На ней было синее форменное платье, белый передничек с кружевами и белая косынка. Платье было коротким, открывало коленки. И вот из-за этих коленок и худощавых икр я и говорю, что она была голенастая. Как будто ей было не двадцать, а пятнадцать лет. Она и вся была худенькая. И когда несла два пластиковых ведра с водой, то было ее жалко, хотелось помочь. Но это только в первый момент. Потом ясно становилось, что она пронесет эти ведра дольше тебя. Такая гибкость была в ее теле, так высоко держала она голову, так безмятежно неподвижна была вода в ведрах. И улыбалась еще пленительно — сверкнет зубами, глянет прямо в глаза и потупится. И за эту короткую секунду промелькнет перед тобой десяток разных девушек — этакая всезнающая завлекательница, соскучившаяся по танцам и поцелуям резвушка, стыдливая кокетка и смиренная монашка. И гадай на кофейной гуще — что там на самом деле?

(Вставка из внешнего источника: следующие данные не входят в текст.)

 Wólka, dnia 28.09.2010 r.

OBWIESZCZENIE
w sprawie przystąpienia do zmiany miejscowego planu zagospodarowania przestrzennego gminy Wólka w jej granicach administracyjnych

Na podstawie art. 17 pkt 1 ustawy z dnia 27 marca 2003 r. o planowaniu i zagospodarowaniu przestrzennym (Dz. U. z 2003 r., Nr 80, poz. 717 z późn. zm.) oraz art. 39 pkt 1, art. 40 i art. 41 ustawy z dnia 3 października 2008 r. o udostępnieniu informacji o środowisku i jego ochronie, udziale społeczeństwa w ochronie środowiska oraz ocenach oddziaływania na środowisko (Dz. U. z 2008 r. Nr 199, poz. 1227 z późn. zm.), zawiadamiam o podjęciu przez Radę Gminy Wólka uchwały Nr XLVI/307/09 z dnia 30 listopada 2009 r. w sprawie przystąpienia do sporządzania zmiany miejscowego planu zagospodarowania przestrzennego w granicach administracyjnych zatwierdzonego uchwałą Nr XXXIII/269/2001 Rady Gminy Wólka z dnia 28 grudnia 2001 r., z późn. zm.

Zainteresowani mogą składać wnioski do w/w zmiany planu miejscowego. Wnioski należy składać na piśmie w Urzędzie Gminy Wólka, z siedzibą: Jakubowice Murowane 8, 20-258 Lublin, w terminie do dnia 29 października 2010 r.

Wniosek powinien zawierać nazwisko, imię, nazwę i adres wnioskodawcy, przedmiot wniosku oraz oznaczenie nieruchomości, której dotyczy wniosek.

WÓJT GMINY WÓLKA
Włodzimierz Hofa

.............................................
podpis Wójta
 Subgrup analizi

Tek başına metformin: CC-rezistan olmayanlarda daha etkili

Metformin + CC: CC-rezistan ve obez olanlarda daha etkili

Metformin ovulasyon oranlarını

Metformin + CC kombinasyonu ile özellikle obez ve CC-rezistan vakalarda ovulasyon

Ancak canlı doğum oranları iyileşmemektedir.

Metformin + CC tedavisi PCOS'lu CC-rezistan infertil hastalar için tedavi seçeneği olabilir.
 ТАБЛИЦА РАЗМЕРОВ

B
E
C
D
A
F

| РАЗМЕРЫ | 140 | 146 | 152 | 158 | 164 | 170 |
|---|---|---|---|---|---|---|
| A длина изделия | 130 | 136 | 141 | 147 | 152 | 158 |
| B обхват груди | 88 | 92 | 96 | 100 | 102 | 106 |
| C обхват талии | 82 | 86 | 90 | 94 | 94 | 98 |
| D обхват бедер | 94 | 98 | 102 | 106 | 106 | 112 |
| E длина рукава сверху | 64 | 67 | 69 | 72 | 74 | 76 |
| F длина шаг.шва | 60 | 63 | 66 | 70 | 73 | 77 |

— Как тебя зовут? — спросил я.
Она пожала плечами. Она не понимала. Стояла передо мной и теребила фартучек.
С веранды отеля смотрели на нас портье и молодой парень-швейцар. «Быть может, им запрещено все такое?.. — подумал я. — Быть может, я ее подвожу?..» Взгляды портье и швейцара были равнодушными, профессиональными, тренированными. Боже, как я не люблю швейцаров!
— Как тебя зовут? — спросил я по-английски. Она пожала плечами, поправила волосы и улыбнулась виновато. Но не уходила и не сердилась. Я ткнул себя пальцем в грудную клетку и сказал:
— Виктор.
— О! — обрадовалась она. — Франциска! — и прижала ладони к своей маленькой груди, показывая, что она и есть Франциска.